Quite weird for me to comprehend how it knows that. Unless of course, you were 
somehow more specific than your examples illustrate. 

Mark

> On 14 Jan 2023, at 3:22 am, Geoff Canyon via use-livecode 
> <use-livecode@lists.runrev.com> wrote:
> 
> So just now I put this in to chatgpt:
> 
> "fizz bin" is a program that counts from 1 to 100, replacing every number
> divisible by 5 with "fizz" and every number divisible by 7 with "bin"; and
> numbers divisible by both 5 and 7 with "fizz bin". Write code in the
> programming language livecode to execute "fizz bin"
> 
> This is what ChatGPT responded with:
> 
> repeat with x = 1 to 100
>    if x mod 5 = 0 and x mod 7 = 0 then
>        put "fizz bin"
>    else if x mod 5 = 0 then
>        put "fizz"
>    else if x mod 7 = 0 then
>        put "bin"
>    else
>        put x
>    end if
> end repeat
> 
> That works as-is, but obviously the results fly by in the message box. So I
> put a field and a button on a card, and edited to this, and it works
> perfectly:
> 
> on mouseUp
>   repeat with x = 1 to 100
>      if x mod 5 = 0 and x mod 7 = 0 then
>         put "fizz bin" & cr after fld 1
>      else if x mod 5 = 0 then
>         put "fizz" & cr after fld 1
>      else if x mod 7 = 0 then
>         put "bin" & cr after fld 1
>      else
>         put x & cr after fld 1
>      end if
>   end repeat
> end mouseUp
> 
> Then as I was typing this email I realized I was potentially selling
> chatgpt short, so I put this in:
> 
> Modify that code so it works as an "on mouseUp" handler in a button, and
> concatenates the results on individual lines, and puts the final result
> into the field "display"
> 
> And it output this:
> 
> 
> on mouseUp
>   put "" into fizzbin
>   repeat with x = 1 to 100
>      if x mod 5 = 0 and x mod 7 = 0 then
>          put "fizz bin" & return after fizzbin
>      else if x mod 5 = 0 then
>          put "fizz" & return after fizzbin
>      else if x mod 7 = 0 then
>          put "bin" & return after fizzbin
>      else
>          put x & return after fizzbin
>      end if
>   end repeat
>   put fizzbin into field "display"
> end mouseUp
> 
> And it followed that with instructions:
> 
> This code uses the "on mouseUp" handler to execute the script when the
> button is clicked. The results are concatenated and separated by a new line
> using the "& return" operator after each output.
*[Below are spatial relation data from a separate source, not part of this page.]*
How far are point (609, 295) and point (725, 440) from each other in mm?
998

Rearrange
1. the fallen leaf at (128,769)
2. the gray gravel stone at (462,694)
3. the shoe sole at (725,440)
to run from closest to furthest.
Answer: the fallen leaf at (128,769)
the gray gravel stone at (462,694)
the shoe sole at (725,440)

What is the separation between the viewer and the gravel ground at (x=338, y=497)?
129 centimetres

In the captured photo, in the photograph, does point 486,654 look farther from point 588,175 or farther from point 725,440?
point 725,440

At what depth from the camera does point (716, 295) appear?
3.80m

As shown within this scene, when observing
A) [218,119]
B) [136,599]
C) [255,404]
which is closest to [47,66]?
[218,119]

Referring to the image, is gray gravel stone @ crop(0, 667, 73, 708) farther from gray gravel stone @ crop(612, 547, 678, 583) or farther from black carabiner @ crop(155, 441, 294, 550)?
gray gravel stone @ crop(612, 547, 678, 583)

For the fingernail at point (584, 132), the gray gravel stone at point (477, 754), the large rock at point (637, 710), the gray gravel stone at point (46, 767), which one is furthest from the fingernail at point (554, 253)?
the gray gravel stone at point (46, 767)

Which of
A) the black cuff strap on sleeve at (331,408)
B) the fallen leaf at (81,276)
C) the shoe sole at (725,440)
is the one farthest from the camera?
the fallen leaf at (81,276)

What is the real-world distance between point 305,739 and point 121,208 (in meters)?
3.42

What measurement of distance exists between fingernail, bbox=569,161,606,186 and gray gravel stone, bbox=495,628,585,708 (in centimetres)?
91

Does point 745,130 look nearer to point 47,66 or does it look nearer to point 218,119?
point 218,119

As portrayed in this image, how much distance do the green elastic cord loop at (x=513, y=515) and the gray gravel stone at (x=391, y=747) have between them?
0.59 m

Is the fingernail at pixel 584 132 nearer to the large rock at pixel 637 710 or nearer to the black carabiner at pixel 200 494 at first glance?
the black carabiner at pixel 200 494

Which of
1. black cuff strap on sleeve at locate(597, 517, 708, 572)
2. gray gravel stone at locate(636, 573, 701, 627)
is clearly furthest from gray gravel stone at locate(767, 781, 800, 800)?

The final result is placed
> into a field with the name "display" using the "put" command.
> 
> I'll save you the trouble: that code executes perfectly right out of the
> box, with no errors, and of course even though I didn't ask it to, it uses
> a variable to store the intermediate values, saving the field update for
> the end.
> 
> If I were writing it, I'd probably do something like
> 
> on mouseUp
>   put "" into fizzbin
>   repeat with x = 1 to 100
>      if x mod 5 = 0 then put "fizz " after fizzbin
>      if x mod 7 = 0 then put "bin " after fizzbin
>      if char -1 of fizzbin is space
>          then put return into char -1 of fizzbin
>          else put x & return after fizzbin
>   end repeat
>   put fizzbin into field "display"
> end mouseUp
> 
> That might be a bit faster, but probably not as clear.
> 
> Finally, I gave it the input:
> 
> Now rewrite the code to be a function named "fizzbin" that takes an
> argument "n", repeats with 1 to n, and returns the results.
> 
> function fizzbin n
>   put "" into fizzbin
>   repeat with x = 1 to n
>      if x mod 5 = 0 and x mod 7 = 0 then
>          put "fizz bin" & return after fizzbin
>      else if x mod 5 = 0 then
>          put "fizz" & return after fizzbin
>      else if x mod 7 = 0 then
>          put "bin" & return after fizzbin
>      else
>          put x & return after fizzbin
>      end if
>   end repeat
>   return fizzbin
> end fizzbin
> 
> This works perfectly, and chat gpt also documents its answer:
> 
> This code defines a function named "fizzbin" which takes an argument "n"
> that determines the range of the repeat loop. The function builds the
> result string in a variable "fizzbin" and return the final result. The
> calling script can then use the returned value for further processing or
> for displaying in a field.
> 
> Grammatical issue notwithstanding, that's good documentation.